— THE PROBLEM —
Write what comes next in the mailing-list thread on Glance image signing and certificate validation, starting right after its last line.

— EXTRACTED TEXT —
::::::

Openstack Glance image signature and validation for upload and boot controls?
Hi, I have a question in regards to Openstack Glance and if I got it right this can be a place to ask, if I am wrong please kindly point me in the right direction. When you enable Image Signing and Certificate Validation in nova.conf: [glance] verify_glance_signatures = True enable_certificate_validation = True Will this stop users from uploading unsigned images or using unsigned images to spin up instances? Intuitively I feel that it will enforce checks only if the signature property exists, but what if it doesn't? Does it control in any way unsigned images? Does it stop users from uploading or using anything unsigned? Would an image without the signing properties just be rejected? If this feature doesn't stop the use of unsigned images as a security control what is the logic behind it then? Is this meant not to stop users from using unsigned images but such that people who do use signed images have verification for their code? So if the goal is to stop people from using random images and image signing and validation is not the answer what would be? Kind Regards, S. Andronic
On 10/20/21 8:24 AM, S Andronic wrote:
Hi,
I have a question in regards to Openstack Glance and if I got it right this can be a place to ask, if I am wrong please kindly point me in the right direction.
When you enable Image Signing and Certificate Validation in nova.conf: [glance] verify_glance_signatures = True enable_certificate_validation = True
Note: Since Rocky, if you have enable_certificate_validation = True but have default_trusted_certificate_ids at its default value of empty list, then a user must supply a list of trusted_image_certificates in the create-server request, or the request will fail.

::::::

— DATA —
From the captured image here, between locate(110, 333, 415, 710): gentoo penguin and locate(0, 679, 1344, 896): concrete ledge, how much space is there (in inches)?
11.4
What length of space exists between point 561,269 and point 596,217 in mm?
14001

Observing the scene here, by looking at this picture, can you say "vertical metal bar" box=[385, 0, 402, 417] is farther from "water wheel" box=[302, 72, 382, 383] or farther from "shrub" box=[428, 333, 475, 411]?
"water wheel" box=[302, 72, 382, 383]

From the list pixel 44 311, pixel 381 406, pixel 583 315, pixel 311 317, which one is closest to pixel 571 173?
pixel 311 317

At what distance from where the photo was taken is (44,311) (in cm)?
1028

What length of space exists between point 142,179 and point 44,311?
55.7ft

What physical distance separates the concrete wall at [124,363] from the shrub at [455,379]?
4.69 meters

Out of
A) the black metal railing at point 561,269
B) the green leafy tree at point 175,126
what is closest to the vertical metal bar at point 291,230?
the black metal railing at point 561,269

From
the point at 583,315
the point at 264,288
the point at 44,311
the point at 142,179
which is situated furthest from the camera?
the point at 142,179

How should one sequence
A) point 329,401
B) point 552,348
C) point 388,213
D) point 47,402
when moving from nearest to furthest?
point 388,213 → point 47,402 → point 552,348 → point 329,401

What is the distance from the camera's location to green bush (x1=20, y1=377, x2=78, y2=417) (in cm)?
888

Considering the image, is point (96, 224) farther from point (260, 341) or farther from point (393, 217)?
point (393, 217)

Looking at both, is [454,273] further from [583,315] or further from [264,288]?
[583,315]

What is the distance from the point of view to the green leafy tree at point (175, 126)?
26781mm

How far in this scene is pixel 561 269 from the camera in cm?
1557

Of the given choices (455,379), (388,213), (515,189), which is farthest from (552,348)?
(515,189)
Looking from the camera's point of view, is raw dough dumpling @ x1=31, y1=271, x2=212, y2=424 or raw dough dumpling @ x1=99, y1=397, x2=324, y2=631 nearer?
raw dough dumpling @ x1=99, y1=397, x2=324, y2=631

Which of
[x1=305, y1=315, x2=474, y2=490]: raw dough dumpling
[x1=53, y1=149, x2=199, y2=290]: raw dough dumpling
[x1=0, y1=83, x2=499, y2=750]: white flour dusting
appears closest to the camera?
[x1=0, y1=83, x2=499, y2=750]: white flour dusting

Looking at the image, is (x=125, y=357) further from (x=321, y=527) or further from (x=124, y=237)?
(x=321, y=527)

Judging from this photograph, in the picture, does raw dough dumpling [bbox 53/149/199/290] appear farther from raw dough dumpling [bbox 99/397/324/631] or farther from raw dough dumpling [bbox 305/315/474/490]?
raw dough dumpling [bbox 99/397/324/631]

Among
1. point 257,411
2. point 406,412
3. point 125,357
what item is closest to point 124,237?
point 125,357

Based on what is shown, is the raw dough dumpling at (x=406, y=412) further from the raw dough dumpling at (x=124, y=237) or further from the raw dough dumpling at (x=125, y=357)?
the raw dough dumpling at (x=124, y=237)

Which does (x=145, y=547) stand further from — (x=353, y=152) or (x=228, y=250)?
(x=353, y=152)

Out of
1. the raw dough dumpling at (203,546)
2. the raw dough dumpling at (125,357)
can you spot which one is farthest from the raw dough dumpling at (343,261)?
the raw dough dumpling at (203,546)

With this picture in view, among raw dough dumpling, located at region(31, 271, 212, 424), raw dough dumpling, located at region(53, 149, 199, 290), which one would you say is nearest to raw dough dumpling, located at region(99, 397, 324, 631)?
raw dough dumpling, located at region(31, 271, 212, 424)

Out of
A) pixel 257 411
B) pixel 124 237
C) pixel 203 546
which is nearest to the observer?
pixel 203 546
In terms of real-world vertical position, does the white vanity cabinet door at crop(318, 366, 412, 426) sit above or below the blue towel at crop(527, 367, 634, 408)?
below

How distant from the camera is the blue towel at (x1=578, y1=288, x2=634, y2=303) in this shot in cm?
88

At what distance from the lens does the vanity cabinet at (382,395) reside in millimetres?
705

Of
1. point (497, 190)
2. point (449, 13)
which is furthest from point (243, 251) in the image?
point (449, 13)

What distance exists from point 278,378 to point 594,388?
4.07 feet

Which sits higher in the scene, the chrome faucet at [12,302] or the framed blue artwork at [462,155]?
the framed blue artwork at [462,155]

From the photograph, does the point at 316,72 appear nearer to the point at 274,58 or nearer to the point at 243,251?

::::::

— RESPONSE TO THE TASK —
Will this stop users from uploading unsigned images
No, glance doesn't have a setting that requires uploaded images to be signed. However: - If the image record contains *all* the appropriate image signature properties, the PUT /v2/images/{image_id}/file call will fail if the data can't be validated. - You could write an image import plugin that would disallow import of image data for which the image record doesn't have the image signature properties set.
or using unsigned images to spin up instances?
Yes, if verify_glance_signatures is True, nova won't boot unsigned images: https://docs.openstack.org/nova/latest/configuration/config.html#glance.veri...
Intuitively I feel that it will enforce checks only if the signature property exists, but what if it doesn't?
See above.
Does it control in any way unsigned images?
Yes, if verify_glance_signatures is True, unsigned images can't be used to boot an instance.
Does it stop users from uploading or using anything unsigned?
No, glance doesn't require it.
Would an image without the signing properties just be rejected?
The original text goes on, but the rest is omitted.